* _Passage shown_
Global Burden of Disease Estimates: Secret Recipes or Spoiled Ingredients?

October 16, 2013

By Victoria Fan, APHRC – CGD Data for African Development Working Group Member and CGD Research Fellow

*This blog was originally posted on the Center for Global Development’s Health Policy Blog.View the original post here. Victoria Fan is a research fellow at CGD and a member of theAPHRC – CGD Data for African Development Working Group.

Although counting the sick and dead in a country can seem quite dull if not morbid, these facts are critical inputs to designing any national health policy, let alone global priorities in health. Yet 85% of the world’s population still lack systems that register births and deaths along with high-quality data on causes of death.

The Global Burden of Disease (GBD) – whose first edition was commissioned by the World Bank in 1991 and whose latest edition came out in December 2012 in the Lancet – was the first systematic attempt to count the sick and dead in a rigorous way. The GBD researchers used all data sources available to them. And while this work is a landmark in global-health history and deserves praise, the underlying data the researchers use are of poor quality. For example, it’s hard to figure out how many deaths were actually counted in the latest GBD, and how many deaths were “extrapolated” from a variety of methods. What’s worse, there has been slow – if any – progress in improving the underlying data since the first GBD two decades ago.

* _Study questions_
1. Rewrite the Global Burden of Disease post starting at "Although counting the" and ending at "causes of death.", changing "national health policy" to "national health strategy".
2. Answer from the Global Burden of Disease post:
(a) On what date was the post published?
(b) What percentage of the world's population still lacks systems that register births and deaths?
(c) Who commissioned the first edition of the Global Burden of Disease, and in what year?
The listing that comes next has no connection to the Global Burden of Disease post.

* _Collected data_
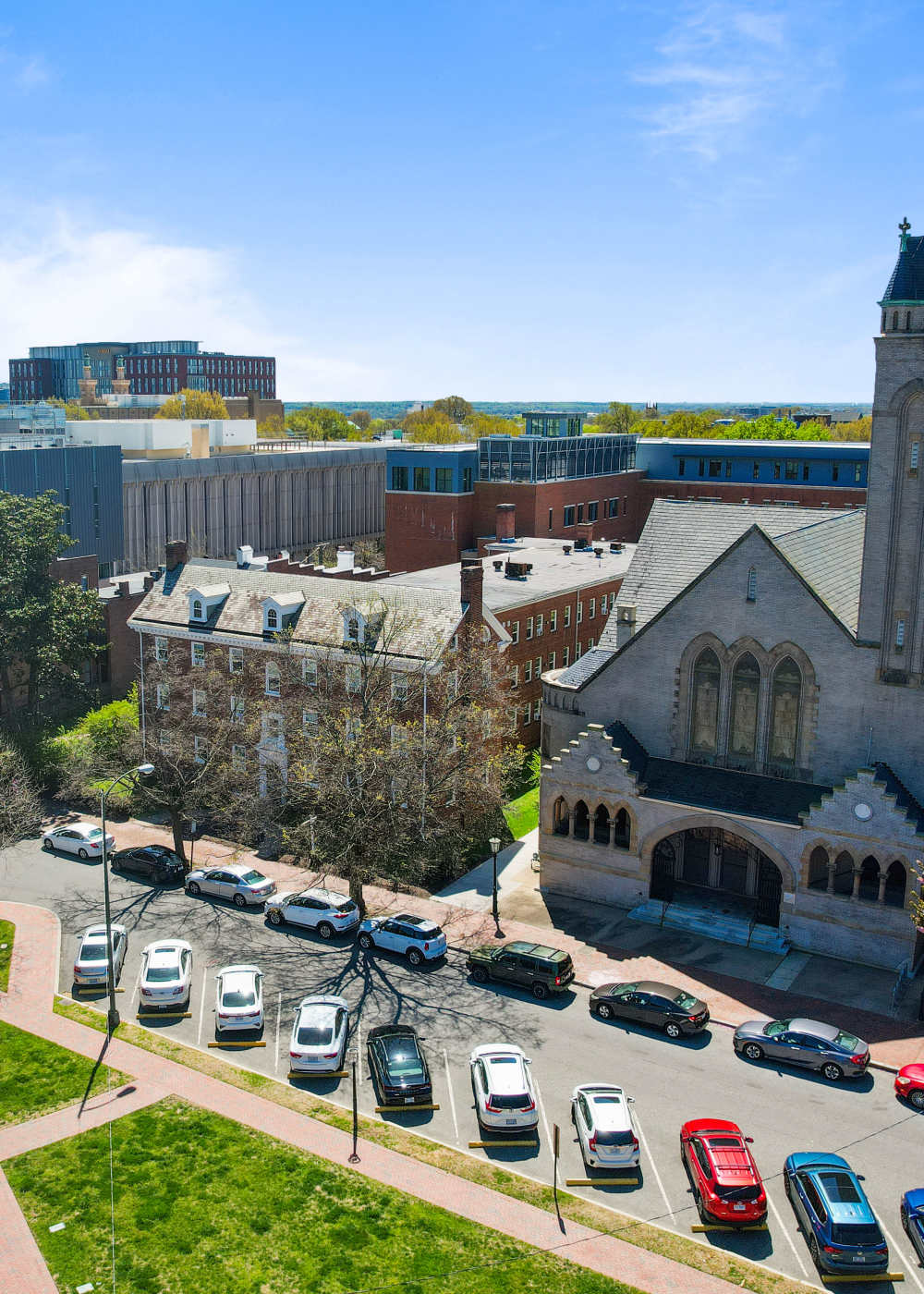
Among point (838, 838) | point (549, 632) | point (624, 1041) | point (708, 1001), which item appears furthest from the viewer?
point (549, 632)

* _Outputs for the tasks_
1.
Although counting the sick and dead in a country can seem quite dull if not morbid, these facts are critical inputs to designing any national health strategy, let alone global priorities in health. Yet 85% of the world’s population still lack systems that register births and deaths along with high-quality data on causes of death.

2.
(a) October 16, 2013
(b) 85%
(c) The World Bank, in 1991